→ **DOCUMENT SECTION**:
________________________________________
Tag: Aborigines

  • Narcisse Pelletier: An Extraordinary Tale of Survival.

    Narcisse Pelletier and the Saint Paul.

       In April 1875, the pearling schooner John Bull’s crew encountered a man of clearly European descent living with a group of Aborigines on Cape York Peninsula. Mistakenly thinking that the man was being held against his will, they took him on board their vessel and delivered him to the nearest Government outpost at Somerset. His name was Narcisse Pelletier.

       Pelletier spent about two weeks at Somerset before being sent to Sydney on the steamer Brisbane. During his time at Somerset, Pelletier had spoken little, but on the voyage south, he was befriended by Lieutenant J.W. Ottley, a British Indian Army officer on leave in Australia. Using his rusty schoolboy French, Ottley coaxed Pelletier to tell him his remarkable story.

       Narcisse Pierre Pelletier was the son of a Saint Gilles shoemaker. At the age of 14, he went to sea as a cabin boy on the Saint Paul under the command of Captain Emmanuel Pinard. The ship sailed from Marseille in August 1857, bound for the Far East. The following year, the Saint Paul left Hong Kong for Sydney with 350 Chinese passengers drawn to New South Wales by the lure of gold. However, the ship was wrecked in the dangerous Louisiade Archipelago off the east coast of New Guinea.

    Stranding on the Saint Paul, on Rossel Island. Auguste Hadamard, Le Tour du Monde, volume 4, 1861.

       When some of the crew, including Pelletier, went in search of water on Rossel Island, they were attacked by the local inhabitants, and the mate and several sailors were killed. Pelletier himself was struck on the head and barely escaped with his life. He claimed that the captain had then decided their best chance of surviving was for the remaining crew to make for New Caledonia, leaving the Chinese passengers to their fate. This was at odds with Captain Pinard’s own account, in which he claimed to have gone in search of help at the behest of the passengers and that he had left them with most of the provisions and firearms. The story of the shipwreck and the gruesome aftermath is told in the preceding chapter.

       Pelletier recalled they suffered greatly in the longboat, surviving on a diet of flour and the raw flesh of a few seabirds that they were able to knock out of the sky when they flew too close to the boat. The sailors’ misery was amplified several days before reaching land when they ran out of drinking water. Pelletier was unsure how long they had been at sea, but they came ashore on the Australian mainland near Cape Direction, the land of the Uutaalnganu people.
________________________________________
→ **DATA EXTRACT**:
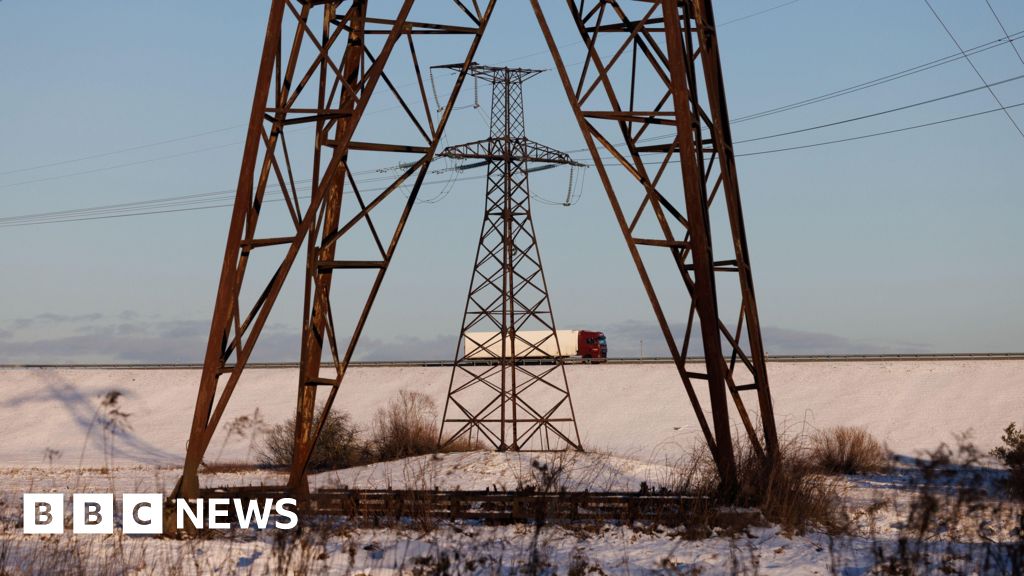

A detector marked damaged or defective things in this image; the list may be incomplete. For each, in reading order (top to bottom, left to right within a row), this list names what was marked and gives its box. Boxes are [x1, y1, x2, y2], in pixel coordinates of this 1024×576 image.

rusty metal structure [178, 0, 784, 500]
rusty metal structure [434, 63, 580, 450]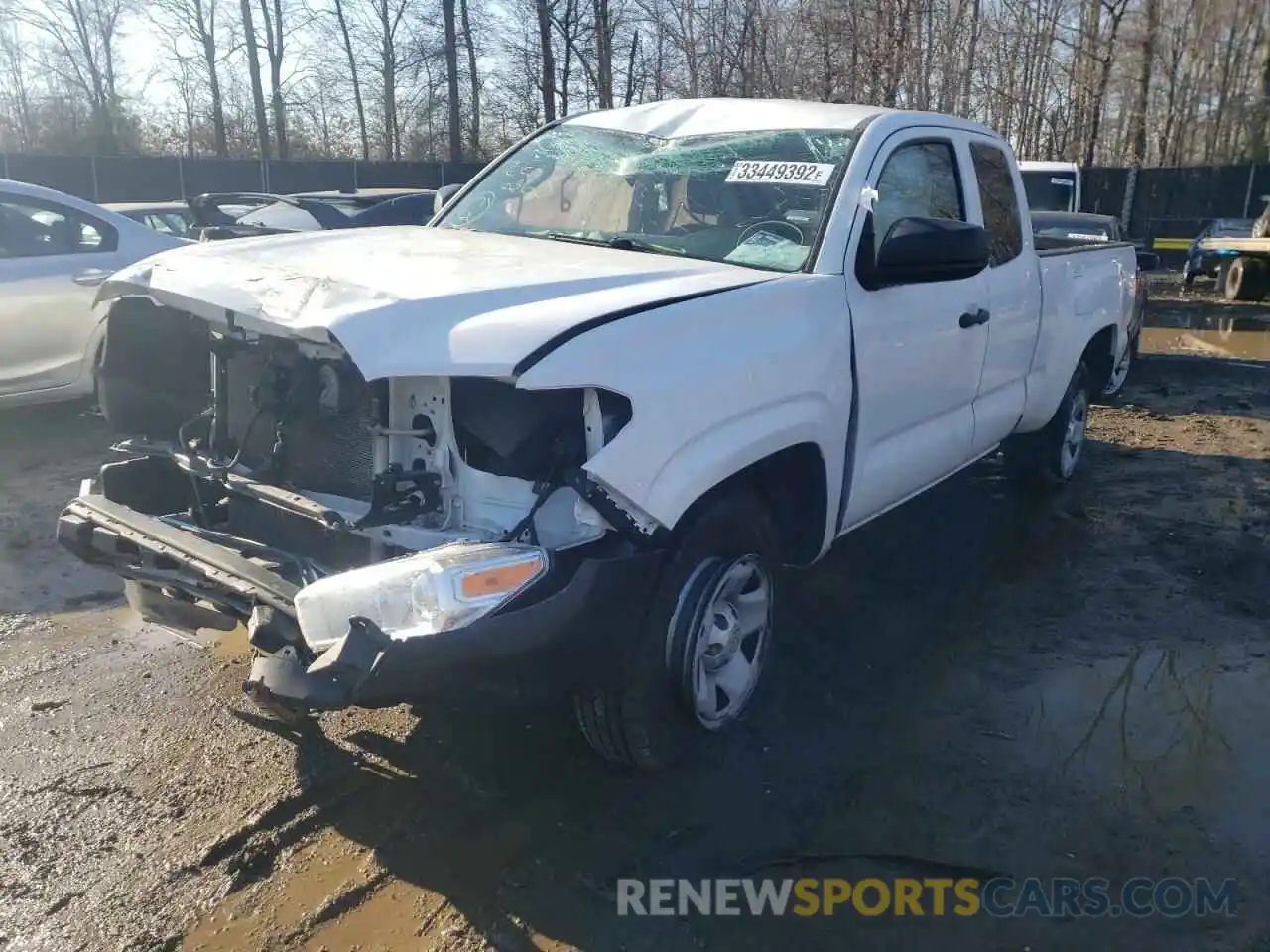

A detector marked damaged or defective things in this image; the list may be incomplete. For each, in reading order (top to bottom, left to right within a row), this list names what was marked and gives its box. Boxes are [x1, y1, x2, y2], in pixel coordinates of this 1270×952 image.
________________________________________
→ **STATED PROBLEM**: Repeat word for word the passage of the Narcisse Pelletier story above, from "In April 1875, the" to "was Narcisse Pelletier.".

→ **COMPLETE ANSWER**:
In April 1875, the pearling schooner John Bull’s crew encountered a man of clearly European descent living with a group of Aborigines on Cape York Peninsula. Mistakenly thinking that the man was being held against his will, they took him on board their vessel and delivered him to the nearest Government outpost at Somerset. His name was Narcisse Pelletier.